The car was making good progress, and Mr Gedge had begun to feel a little better.

'Well, I'm only guessing, of course, but here is what I think must have happened. Lady Beatrice is engaged to an American boy named Franklyn... What
is
the matter with you to-day, Wellington?'

'Matter?'

'Why are you puffing like that?'

'Deep breathing,' whispered Mr Gedge. 'Good for you. Did you say Franklyn?'

'Yes. It was in all the papers. I remember reading about it when I was in a beauty-parlour with Mrs Willoughby Simms. She had got hold of a
Daily Mirror
and was looking at the photograph...'

'Photographs!'

'There was a photograph of Lady Beatrice...'

'And of this fellow Franklyn?'

'No. Only of Lady Beatrice. I was interested, of course, because I knew Mr Franklyn.'

'Knew him!'

'Well, I knew all about him, and I knew people in America who knew him.'

'Have you ever met him?' asked Mr Gedge, speaking in a thin, faint voice like the death-rattle of one of the smaller
infusoria.

'No, I never actually met him. But I've heard a great many stories about him. Everybody said he was very wild. He is the young man, if you remember, who came into a great deal of money when he left college some years ago. I always say it is a mistake for men to have money.'

The doctrine was one with which Mr Gedge was not in sympathy, and at another time he might have contested it with some warmth. But relief had rendered him incapable of speech. He was leaning back with closed eyes. Mrs Gedge, who always preferred a silent audience when she was talking, proceeded equably:

'Here is what I think must have happened. It looks to me very much as if this young man Franklyn had sneaked off to St Rocque on some escapade, and Lady Beatrice has found it out and has come to take him back. She said "a friend". It would have to be a very close friend to bring her all this way.'

Mr Gedge's relief had been of but brief duration. The question he was now asking himself, a question which made him feel as if snakes were crawling over him was this: What if this infernal girl's search for her errant
fiancé
led her to the Château Blissac? He had never been entirely easy about his heart, though several doctors had assured him of its perfect soundness. A little more of this, and there would, he was convinced, shortly be a lucrative job for the St Rocque undertaker.

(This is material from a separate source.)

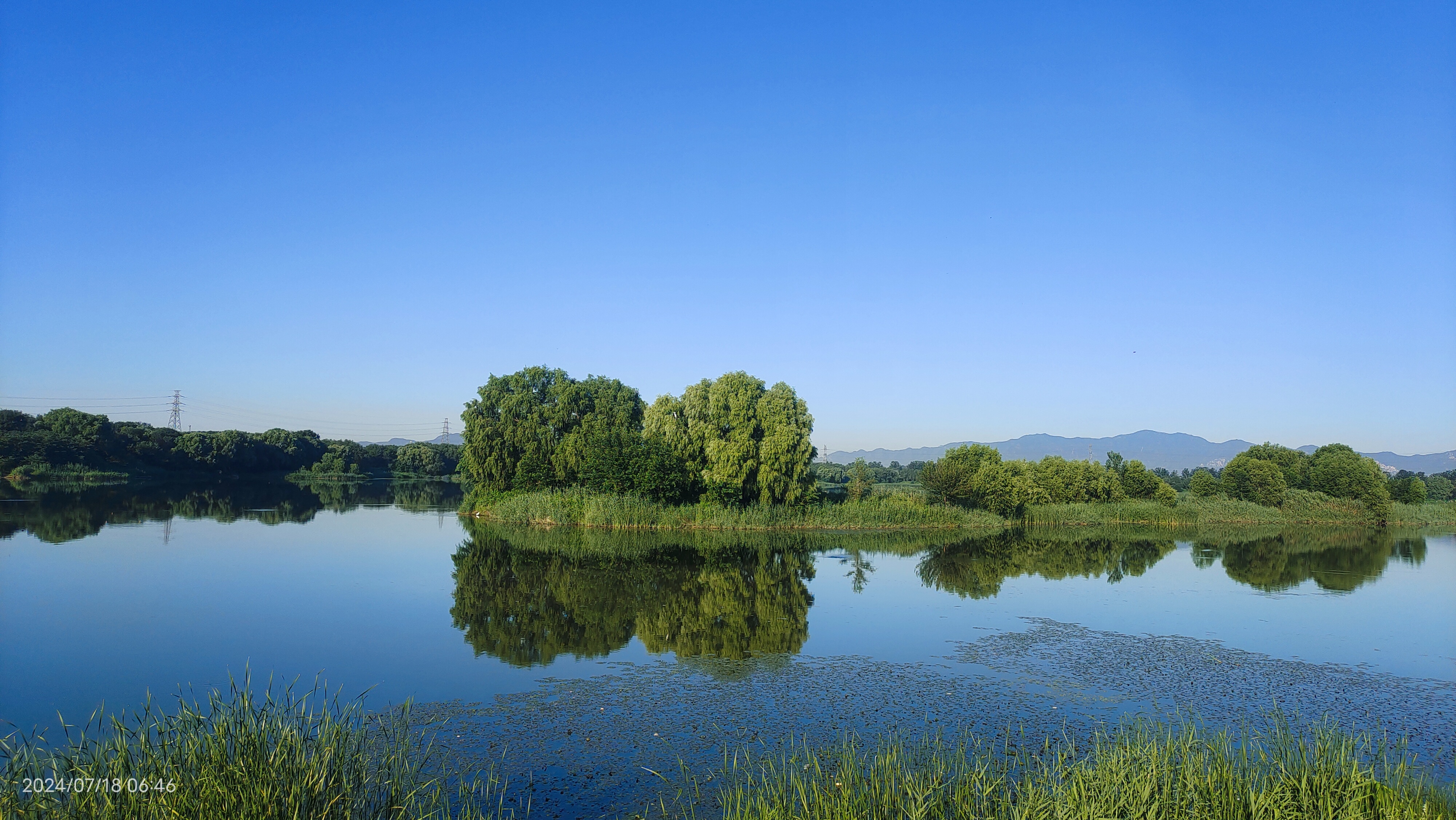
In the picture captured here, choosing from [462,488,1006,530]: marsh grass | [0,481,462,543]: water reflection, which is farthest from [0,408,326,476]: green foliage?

He awoke from these reflections to find that Mrs Gedge was asking him a question.

'Eh?'

'I said "How do you like the Vicomte?"'

The sensation of panic which had been gripping Mr Gedge had now to some extent subsided. It would be too much to say that he was at his ease once more, but he was telling himself that he had possibly overestimated the extent of his peril. After all, there was very little chance of the girl trailing Packy to the Château.

'He's fine,' he replied.

'You get on well together?'

'Oh, sure. There's one thing you'll notice about that bird,' said Mr Gedge, feeling that this ought to be made clear at once. 'You'll be surprised that he's a Frenchman.'

'Yes?'

'Very much surprised. You would almost take him for an American.'

'He has travelled quite a good deal in America, I believe.'

'That's right. Sure. That explains it. I just thought I'd mention it in case you wondered when you saw him. He talks like an American, too.'

'How is his appetite?'

Mr Gedge was puzzled.

'His appetite?'

'Yes. Is he eating enough?'

'Sure. Why?'

'Well,' said Mrs Gedge maternally, 'when I was in Paris arranging with his mother about taking the Château and she showed me all those photographs of him, it seemed to me that he was much too thin. Almost delicate, I thought he looked. Dissipation, I suppose.'

Mr Gedge made no comment on the diagnosis. He was leaning limply back in his seat blowing little air-bubbles. If the St Rocque undertaker could have beheld him now, he would have given him a very sharp look and instructed his assistants to get ready for the big rush of business.